SUPPLIED TEXT:
* * *

On 16 October 1958, the first Atlas ICBM launcher (576A-1) constructed at Vandenberg AFB, California, was accepted from the contractor by the 1st Missile Division. The first intercontinental ballistic missile, the SM-65D Atlas ICBM, was delivered and was accepted by SAC's 576th Strategic Missile Squadron on 18 February 1959. The first Atlas-D flew on 9 September 1959, and following the successful launch, General Thomas S. Power, CINCSAC, declared the Atlas ICBM to be operational. The following month, equipped with a nuclear warhead, the Atlas at Vandenberg became the first ICBM to be placed on alert in the United States. It was an SM-69D Atlas ICBM (AFSN 58-2190) on launcher 576A-1. In April 1960, the first attempted launch of a Series D Atlas ICBM from a coffin-type launcher (576B-2) was successful. This launcher was the prototype of the ones to be used at the first operational Atlas squadron, the 564th Strategic Missile Squadron, Francis E. Warren Air Force Base, Wyoming. Following this successful launch, Major General David Wade, Commander of the 1st Missile Division, declared the coffin-type launcher to be operational.

* * *

EXERCISE DATA:
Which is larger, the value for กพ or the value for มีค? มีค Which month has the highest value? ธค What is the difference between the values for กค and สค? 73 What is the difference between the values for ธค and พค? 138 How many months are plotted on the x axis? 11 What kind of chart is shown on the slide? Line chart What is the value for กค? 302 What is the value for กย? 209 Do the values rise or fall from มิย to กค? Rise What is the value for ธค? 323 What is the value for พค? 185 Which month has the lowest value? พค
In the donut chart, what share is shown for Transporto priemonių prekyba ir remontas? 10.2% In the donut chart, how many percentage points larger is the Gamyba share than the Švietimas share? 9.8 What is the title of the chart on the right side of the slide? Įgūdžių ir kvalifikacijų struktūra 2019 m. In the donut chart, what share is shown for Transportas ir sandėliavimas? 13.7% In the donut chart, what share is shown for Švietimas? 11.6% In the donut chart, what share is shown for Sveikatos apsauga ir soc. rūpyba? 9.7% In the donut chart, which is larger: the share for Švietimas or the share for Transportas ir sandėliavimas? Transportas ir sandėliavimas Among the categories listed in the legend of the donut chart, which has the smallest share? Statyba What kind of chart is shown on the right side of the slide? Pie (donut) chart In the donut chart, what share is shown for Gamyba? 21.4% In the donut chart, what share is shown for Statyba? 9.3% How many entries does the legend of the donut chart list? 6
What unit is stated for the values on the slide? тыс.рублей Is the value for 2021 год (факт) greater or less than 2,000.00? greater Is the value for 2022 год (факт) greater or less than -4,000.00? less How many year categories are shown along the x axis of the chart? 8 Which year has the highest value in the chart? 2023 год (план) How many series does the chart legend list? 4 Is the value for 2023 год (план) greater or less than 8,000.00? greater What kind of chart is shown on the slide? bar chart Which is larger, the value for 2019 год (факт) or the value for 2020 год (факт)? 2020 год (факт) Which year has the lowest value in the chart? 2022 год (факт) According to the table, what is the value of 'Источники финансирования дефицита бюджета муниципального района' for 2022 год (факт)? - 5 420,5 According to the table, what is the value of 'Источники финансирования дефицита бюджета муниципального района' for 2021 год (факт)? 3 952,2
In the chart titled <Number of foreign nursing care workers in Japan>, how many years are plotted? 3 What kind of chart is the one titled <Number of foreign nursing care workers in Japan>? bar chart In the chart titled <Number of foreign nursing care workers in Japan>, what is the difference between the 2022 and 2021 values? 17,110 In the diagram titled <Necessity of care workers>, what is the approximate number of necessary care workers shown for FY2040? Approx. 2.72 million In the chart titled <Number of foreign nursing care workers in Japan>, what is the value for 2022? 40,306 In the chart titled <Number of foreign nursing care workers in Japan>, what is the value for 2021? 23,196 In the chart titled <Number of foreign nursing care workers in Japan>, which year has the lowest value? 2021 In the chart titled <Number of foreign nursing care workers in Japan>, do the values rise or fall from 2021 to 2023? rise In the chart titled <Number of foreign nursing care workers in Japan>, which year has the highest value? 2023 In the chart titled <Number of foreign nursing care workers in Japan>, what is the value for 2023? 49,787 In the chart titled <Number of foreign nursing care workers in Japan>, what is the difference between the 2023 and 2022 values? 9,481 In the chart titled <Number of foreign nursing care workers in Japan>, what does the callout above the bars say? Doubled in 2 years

* * *

REQUIRED WORK:
a) According to the Atlas ICBM text, on what date did the first Atlas-D fly?
b) Write a continuation of the Atlas ICBM text, picking up after its final sentence.
The data has no connection to the text about the Atlas ICBM at Vandenberg.

RESULTS BY TASK:
a) 9 September 1959.

b)
In July 1959, construction began on the first Series E Atlas ICBM coffin-type launcher (Atlas operational system test facility #1). On 28 February 1962, the first successful launch of the SM-65E Atlas took place. Construction began on the first SM-65F Atlas ICBM "silo-lift" launcher (Atlas operational system test facility #2) in November 1962. The first Atlas F arrived in June 1961 and the first operationally configured Series F Atlas was successfully launched on 1 August 1962.

During its testing phase, Vandenberg would operate two Atlas-D launch complexes; two Atlas-E, and three Atlas-F silos. The Atlas-Ds were taken off alert at the 576th Strategic Missile Squadron (Complex 576B) in May 1964 as part of the phaseout of the Atlas from active ICBM service. The last Atlas F test launch was on 18 January 1965, and the 576th Strategic Missile Squadron was inactivated on 2 April 1966. The 576th SMS carried out 53 Atlas-D, 7 Atlas-E and 7 Atlas-F test launches between 1959 and 1965.

The Atlas would remain in use as a launch vehicle for satellites from Vandenberg as a space booster configured with an RM-81 Agena upper-stage rocket and the Atlas-Agena would launch many different types of satellites into orbit until its phaseout in the late 1980s.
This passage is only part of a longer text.